Всё почти закончено, напоминает она себе, и (какой забавной может быть жизнь) это тот самый момент, когда день начинает рушиться.
Сотрудник службы безопасности кампуса, который старше остальных обеспечивающих порядок на церемонии (восемнадцать лет спустя она идентифицирует его по газетной фотографии Куинсленда как капитана С. Хеффернэна), поднимает верёвочный барьер на дальней стороне прямоугольника привезённой земли. Запоминается он ей только одним: на рубашке цвета хаки у него, как мог бы сказать её муж, «большущая бляха»; Скотт и оба его спутника ныряют под бархатную верёвку синхронно, словно один человек.
Толпа тоже движется к автомобильной стоянке вместе с главными участниками церемонии… за одним исключением. Блонди не направляется к автомобильной стоянке. Блонди всё ещё стоит с той стороны прямоугольного участка привезённой земли, которая обращена к автомобильной стоянке. Несколько людей сталкиваются с ним, и ему всё-таки приходится отступить назад, на выжженную землю, где в 1991 году распахнёт двери библиотека Шипмана (естественно, если можно верить обещаниям главного подрядчика). Потом он начинает двигаться против потока, расцепляет руки, чтобы оттолкнуть девушку, которая возникает слева от него, а потом юношу, появившегося справа. Губы его по-прежнему шевелятся. Поначалу Лизи вновь думает, что он молится про себя, но потом слышит несвязные слова, какую-то галиматью (такое мог бы написать плохой подражатель Джеймса Джойса), и впервые её охватывает настоящая тревога. Такие странные синие глаза Блонди сфокусированы на её муже, только на нём и ни на ком больше, и Лизи понимает, что он не собирается обсуждать отъезжающих или скрытый религиозный подтекст романов Скотта. Это не простой ковбой глубокого космоса.
— Колокольный звон движется по улице Ангелов, — говорит Блонди (говорит Герд Аллен Коул), который большую часть семнадцатого года своей жизни провёл в дорогой частной психиатрической клинике в Виргинии, откуда его выписали с диагнозом «здоров». Лизи слышит каждое слово. Они долетают до неё сквозь шум толпы, гул разговоров с той же лёгкостью, с какой острый нож разрезает кекс. — Этот давящий звук всё равно что дождь по жестяной крыше! Грязные цветы, грязные и сладкие, вот как колокола звучат в моём подвале, как будто ты этого не знаешь!

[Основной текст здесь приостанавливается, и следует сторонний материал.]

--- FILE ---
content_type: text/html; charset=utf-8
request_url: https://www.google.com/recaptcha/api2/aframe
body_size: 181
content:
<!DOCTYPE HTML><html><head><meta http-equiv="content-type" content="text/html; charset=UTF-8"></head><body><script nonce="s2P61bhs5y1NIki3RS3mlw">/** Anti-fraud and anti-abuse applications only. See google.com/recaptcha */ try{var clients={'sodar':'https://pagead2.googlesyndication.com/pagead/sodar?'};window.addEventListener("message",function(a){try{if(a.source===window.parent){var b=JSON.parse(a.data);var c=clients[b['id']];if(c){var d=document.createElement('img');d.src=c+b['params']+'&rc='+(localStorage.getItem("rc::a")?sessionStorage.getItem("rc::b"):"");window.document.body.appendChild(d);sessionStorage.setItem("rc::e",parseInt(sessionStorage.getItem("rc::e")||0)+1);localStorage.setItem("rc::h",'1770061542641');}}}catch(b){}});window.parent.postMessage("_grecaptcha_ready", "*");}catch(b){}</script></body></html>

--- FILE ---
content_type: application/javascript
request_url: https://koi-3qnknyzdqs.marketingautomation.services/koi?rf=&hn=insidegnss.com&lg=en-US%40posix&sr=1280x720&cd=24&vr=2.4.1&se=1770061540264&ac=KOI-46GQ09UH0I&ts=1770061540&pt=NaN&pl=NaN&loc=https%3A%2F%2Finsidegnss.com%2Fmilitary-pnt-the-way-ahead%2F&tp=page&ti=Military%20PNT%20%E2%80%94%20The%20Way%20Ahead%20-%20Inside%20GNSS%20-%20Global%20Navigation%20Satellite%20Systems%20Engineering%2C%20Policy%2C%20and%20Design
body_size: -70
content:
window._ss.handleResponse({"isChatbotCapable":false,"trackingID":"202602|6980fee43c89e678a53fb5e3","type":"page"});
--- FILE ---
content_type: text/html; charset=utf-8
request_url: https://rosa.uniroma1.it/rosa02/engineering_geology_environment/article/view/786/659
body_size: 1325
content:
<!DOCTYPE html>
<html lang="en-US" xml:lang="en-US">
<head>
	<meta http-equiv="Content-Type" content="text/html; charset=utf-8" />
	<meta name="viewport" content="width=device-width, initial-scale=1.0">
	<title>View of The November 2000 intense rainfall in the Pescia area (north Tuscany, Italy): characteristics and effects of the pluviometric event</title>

Правая кисть, которая чуть ли не вся состоит из длинных пальцев, движется к подолу белой рубашки, и Лизи точно понимает, что сейчас произойдёт. Понимание приходит к ней от телевизионных образов (Джордж Уоллес, Артур Бреммер)[22] из детства. Она смотрит на Скотта, но Скотт разговаривает с Дэшмайлом. Дэшмайл смотрит на Стефана Куинслен, да, раздражение, написанное на лице Дэшмайла, говорит фотографу: «Хватит! Достаточно! Фотографий! Для одного дня Спасибо!» Куинсленд смотрит на фотоаппарат, что-то там поднастраивает. «Тонех» Эддингтон уставился на блокнот, что-то записывает. Лизи ловит взглядом копа в рубашке цвета хаки с бляхой на ней. Коп смотрит на толпу, да только на другую часть долбаной толпы. Такое невозможно, не может она видеть всех этих людей и Блонди, но она может, она видит, видит даже, как двигаются губы Скотта, произнося слова: «Думаю, всё прошло очень даже неплохо», — эти слова он часто произносит после подобных событий, и о Боже, и Иисус Мария, и Иосиф-Плотник, она пытается выкрикнуть имя Скотта и предупредить его, но горло перехватывает, оно превращается в сухую, шершавую трубу. Лизи не может вымолвить ни слова, а Блонди уже задрал подол большой белой рубашки, и под ним пустые петли для ремня, плоский безволосый живот — живот форели, а к белой коже прижата рукоятка револьвера, которую обхватывают его пальцы, и она слышит, как он говорит, приближаясь к Скотту справа: «Если это закроет губы колоколов, работа будет закончена. Извини, папа».